SOURCE =>
....

Then came the failed surge in 2007, when the US allied with Sunnis to defeat the remnants of the Iraqi Ba’ath Party, which was Arab nationalist, neither Sunni nor Shia. The cynical sponsoring and siding with radical Islam goes back to the British ‘great game’ of the early 1900s. It was the British double-dealing with both Sunnis and Shias to supplant the Ottoman empire, and turn Sunni against Shia to divide and conquer south-west Asia. It is the story of Lawrence of Arabia, Winston Churchill and World War I.

One could then pick up the story after World War II, when the US was opposing Arab anti-colonial nationalism and communism during the cold war. It was the ‘grand chessboard’ strategist, Zbigniew Brzezinski, who in the 1980s convinced Jimmy Carter to back the Islamic radical mujahedin mercenaries and destroy Afghanistan in order to lure the Soviet Union into a Vietnam-type trap. Brzezinski was so proud of his success that he would later rhetorically ask to his shame, which is more important - “some stirred-up Muslims” or winning the cold war?

....

WHAT TO WORK ON =>
**1)** Decide whether each statement agrees with the passage above. Answer yes or no and quote the words of the passage that settle it.
(a) The Iraqi Ba'ath Party is described as Arab nationalist.
(b) In the early 1900s, the British dealt only with Shias.
(c) Brzezinski persuaded Jimmy Carter to support the mujahedin.
**2)** According to the passage, what was the US opposing during the cold war after World War II?

DATA EXTRACT =>
....

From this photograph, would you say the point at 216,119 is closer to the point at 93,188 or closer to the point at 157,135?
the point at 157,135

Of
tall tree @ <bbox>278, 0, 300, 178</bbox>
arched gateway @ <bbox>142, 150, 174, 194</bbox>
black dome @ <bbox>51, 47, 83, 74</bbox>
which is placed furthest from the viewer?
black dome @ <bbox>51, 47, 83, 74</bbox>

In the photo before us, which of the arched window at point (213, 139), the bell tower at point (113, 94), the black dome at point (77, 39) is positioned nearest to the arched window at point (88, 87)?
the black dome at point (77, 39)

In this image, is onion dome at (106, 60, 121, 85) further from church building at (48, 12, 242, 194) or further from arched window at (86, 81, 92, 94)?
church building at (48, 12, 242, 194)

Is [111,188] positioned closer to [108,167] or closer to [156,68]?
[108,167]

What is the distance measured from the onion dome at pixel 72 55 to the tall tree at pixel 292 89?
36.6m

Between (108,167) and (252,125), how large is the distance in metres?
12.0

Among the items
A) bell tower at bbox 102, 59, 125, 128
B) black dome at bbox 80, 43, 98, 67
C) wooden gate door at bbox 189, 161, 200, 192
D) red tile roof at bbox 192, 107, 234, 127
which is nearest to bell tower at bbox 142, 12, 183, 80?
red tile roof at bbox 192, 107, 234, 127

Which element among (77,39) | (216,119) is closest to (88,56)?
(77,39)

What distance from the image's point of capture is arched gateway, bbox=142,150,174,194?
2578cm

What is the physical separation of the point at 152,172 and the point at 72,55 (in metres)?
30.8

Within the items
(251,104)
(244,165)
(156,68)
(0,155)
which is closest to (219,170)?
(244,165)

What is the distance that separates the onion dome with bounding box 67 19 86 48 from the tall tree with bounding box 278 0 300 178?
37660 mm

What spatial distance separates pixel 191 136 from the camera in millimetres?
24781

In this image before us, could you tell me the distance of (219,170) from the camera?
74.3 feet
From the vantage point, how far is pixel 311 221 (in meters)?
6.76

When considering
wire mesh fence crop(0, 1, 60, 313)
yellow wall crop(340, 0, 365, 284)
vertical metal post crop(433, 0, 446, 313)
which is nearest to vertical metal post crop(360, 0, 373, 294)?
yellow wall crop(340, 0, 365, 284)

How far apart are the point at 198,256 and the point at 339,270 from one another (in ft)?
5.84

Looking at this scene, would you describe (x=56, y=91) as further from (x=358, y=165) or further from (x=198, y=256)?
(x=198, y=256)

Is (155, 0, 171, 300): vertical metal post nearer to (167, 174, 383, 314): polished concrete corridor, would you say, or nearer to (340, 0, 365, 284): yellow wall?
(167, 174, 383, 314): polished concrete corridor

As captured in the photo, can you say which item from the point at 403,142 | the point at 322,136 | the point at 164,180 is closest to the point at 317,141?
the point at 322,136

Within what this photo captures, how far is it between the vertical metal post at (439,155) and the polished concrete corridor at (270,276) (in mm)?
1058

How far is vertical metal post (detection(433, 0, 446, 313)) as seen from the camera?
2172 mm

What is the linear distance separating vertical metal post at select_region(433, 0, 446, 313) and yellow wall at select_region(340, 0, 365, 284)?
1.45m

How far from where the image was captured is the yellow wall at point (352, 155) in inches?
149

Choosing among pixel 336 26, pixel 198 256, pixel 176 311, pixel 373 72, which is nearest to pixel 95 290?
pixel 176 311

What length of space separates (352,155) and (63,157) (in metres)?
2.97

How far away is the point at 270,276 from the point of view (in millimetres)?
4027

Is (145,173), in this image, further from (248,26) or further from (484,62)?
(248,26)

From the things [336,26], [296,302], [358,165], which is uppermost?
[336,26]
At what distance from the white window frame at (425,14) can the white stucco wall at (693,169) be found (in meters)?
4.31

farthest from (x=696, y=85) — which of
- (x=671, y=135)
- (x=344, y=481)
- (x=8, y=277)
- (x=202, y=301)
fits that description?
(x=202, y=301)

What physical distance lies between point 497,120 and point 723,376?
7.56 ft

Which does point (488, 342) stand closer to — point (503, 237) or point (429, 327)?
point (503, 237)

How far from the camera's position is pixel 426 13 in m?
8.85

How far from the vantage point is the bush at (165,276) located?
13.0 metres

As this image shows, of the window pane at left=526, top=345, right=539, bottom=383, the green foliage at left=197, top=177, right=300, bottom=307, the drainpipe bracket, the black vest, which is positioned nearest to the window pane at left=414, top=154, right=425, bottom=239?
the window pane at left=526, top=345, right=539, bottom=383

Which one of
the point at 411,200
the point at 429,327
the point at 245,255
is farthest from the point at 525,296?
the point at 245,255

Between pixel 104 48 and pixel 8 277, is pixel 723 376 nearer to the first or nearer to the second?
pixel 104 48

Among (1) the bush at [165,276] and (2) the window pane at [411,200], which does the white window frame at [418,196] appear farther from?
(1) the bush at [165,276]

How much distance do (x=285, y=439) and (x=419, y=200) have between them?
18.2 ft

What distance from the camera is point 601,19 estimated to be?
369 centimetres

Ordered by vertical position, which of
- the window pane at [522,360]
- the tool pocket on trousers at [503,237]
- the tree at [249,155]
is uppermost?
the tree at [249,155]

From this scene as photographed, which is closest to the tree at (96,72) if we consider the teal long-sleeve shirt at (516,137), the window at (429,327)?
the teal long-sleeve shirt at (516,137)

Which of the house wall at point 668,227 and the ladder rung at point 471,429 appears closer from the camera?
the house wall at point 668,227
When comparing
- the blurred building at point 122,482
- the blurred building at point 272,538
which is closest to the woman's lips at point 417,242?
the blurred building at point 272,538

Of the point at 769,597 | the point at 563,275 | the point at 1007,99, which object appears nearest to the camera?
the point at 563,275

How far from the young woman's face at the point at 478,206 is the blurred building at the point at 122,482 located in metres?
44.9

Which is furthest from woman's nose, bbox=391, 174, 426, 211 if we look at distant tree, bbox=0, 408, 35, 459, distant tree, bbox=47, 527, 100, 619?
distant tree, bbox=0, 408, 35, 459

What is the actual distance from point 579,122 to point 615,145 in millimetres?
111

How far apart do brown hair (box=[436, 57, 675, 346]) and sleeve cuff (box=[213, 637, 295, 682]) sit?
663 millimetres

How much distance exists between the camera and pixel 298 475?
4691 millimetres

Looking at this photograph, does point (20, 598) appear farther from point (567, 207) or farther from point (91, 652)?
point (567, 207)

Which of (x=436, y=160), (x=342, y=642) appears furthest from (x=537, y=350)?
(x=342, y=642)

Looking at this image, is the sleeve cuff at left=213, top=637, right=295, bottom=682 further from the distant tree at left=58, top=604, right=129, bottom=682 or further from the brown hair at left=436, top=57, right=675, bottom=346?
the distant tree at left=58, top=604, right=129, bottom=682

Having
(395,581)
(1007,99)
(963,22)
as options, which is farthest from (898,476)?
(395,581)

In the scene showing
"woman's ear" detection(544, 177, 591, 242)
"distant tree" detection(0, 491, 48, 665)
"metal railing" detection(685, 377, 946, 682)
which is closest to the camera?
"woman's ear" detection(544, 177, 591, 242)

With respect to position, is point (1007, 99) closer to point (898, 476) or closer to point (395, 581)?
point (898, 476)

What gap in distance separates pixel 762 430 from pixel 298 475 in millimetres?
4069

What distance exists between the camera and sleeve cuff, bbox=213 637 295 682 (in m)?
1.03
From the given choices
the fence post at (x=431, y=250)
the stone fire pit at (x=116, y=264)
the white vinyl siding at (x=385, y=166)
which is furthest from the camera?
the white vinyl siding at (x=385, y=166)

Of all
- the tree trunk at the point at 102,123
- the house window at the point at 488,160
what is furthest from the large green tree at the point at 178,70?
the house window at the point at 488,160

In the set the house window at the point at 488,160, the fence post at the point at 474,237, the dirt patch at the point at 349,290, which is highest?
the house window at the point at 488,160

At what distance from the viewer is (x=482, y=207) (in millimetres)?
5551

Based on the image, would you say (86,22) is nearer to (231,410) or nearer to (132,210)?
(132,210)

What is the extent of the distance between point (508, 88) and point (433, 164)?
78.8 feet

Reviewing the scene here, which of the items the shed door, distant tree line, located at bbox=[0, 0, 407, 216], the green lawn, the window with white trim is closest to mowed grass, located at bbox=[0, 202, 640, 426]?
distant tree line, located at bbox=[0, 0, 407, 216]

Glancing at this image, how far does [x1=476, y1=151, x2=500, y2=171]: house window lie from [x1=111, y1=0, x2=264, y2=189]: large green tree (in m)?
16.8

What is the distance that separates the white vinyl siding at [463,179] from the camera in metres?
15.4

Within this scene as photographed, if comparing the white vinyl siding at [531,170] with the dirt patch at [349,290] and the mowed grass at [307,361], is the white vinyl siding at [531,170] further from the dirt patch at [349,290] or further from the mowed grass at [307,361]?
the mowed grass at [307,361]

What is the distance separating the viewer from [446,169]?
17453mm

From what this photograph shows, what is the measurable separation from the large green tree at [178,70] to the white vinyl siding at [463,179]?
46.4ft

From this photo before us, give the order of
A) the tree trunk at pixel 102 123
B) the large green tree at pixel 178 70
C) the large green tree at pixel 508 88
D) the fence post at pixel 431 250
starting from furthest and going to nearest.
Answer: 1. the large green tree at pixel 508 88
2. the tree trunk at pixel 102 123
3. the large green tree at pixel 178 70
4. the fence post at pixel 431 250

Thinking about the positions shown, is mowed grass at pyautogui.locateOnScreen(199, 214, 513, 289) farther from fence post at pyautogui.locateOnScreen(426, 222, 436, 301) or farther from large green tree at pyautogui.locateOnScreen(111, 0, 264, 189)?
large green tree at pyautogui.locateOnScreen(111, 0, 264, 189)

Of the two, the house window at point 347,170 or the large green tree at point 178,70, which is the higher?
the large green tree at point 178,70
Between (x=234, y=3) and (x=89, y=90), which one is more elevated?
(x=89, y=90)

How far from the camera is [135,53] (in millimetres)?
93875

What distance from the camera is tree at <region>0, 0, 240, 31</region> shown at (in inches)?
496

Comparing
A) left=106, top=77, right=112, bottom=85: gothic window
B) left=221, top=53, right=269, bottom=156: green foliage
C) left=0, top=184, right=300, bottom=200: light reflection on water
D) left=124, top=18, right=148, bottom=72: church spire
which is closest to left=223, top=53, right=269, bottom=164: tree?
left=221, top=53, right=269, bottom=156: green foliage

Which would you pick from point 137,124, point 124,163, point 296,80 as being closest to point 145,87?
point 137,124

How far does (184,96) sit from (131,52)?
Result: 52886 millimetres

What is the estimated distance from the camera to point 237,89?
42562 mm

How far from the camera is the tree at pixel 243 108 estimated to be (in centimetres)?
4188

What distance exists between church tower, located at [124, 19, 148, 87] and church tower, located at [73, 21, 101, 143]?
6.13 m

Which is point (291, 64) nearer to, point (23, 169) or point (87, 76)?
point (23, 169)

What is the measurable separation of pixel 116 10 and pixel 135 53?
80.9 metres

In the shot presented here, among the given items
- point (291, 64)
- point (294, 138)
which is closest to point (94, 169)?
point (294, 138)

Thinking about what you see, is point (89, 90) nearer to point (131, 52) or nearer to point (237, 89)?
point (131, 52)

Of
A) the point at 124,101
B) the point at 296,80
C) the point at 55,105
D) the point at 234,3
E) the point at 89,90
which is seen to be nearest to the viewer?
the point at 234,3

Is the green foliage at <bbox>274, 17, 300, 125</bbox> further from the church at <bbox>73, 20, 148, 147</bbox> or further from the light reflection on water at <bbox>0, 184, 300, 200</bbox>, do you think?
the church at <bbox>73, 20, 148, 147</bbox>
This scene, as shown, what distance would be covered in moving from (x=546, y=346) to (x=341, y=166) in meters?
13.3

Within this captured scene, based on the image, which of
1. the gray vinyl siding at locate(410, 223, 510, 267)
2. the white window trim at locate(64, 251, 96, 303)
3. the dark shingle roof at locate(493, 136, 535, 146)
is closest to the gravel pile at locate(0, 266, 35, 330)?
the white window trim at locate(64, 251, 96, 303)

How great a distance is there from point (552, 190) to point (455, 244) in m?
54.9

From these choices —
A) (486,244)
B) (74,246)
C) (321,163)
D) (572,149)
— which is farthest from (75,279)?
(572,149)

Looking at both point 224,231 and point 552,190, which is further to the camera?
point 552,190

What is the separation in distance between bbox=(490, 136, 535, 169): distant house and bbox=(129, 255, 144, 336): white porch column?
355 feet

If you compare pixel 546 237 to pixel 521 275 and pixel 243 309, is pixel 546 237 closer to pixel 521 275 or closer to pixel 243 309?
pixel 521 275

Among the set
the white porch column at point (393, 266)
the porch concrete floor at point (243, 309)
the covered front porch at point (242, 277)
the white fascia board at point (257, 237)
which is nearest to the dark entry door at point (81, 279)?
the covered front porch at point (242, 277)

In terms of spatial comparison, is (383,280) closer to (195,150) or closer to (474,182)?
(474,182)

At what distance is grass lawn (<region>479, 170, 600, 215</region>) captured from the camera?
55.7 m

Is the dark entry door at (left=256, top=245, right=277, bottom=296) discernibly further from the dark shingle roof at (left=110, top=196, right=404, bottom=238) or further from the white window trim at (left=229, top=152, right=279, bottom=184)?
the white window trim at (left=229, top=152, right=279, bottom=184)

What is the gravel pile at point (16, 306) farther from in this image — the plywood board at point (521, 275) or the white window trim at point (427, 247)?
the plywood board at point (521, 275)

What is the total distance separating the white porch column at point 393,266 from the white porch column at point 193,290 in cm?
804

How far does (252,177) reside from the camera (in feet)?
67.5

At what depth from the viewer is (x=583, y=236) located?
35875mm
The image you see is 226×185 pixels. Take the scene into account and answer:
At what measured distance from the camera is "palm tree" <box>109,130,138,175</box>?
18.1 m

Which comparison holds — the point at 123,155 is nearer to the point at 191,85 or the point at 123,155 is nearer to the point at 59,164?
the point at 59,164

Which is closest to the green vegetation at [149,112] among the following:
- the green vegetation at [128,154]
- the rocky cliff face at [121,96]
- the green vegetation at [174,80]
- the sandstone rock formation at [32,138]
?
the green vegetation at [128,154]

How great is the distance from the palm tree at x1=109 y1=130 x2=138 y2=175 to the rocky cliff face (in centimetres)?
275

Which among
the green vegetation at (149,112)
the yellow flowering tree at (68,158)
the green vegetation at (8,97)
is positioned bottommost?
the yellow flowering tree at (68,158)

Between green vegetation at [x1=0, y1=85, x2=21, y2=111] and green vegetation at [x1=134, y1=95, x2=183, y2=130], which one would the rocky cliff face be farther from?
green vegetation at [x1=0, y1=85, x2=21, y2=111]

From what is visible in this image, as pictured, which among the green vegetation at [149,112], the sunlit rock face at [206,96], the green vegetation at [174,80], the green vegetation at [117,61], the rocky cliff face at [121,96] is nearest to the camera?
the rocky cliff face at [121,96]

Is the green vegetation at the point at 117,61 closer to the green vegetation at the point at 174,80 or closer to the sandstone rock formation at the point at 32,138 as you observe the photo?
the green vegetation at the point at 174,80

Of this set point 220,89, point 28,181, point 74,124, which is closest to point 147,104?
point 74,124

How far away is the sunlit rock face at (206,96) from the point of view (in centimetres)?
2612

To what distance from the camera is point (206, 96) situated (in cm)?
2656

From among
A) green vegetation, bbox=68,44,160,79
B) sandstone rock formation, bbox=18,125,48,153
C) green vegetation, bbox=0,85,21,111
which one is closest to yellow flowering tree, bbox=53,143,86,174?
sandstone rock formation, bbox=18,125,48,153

....

FULL SOLUTIONS =>
**1)**
(a) Yes: "which was Arab nationalist, neither Sunni nor Shia"
(b) No: "It was the British double-dealing with both Sunnis and Shias"
(c) Yes: "convinced Jimmy Carter to back the Islamic radical mujahedin mercenaries"

**2)** Arab anti-colonial nationalism and communism.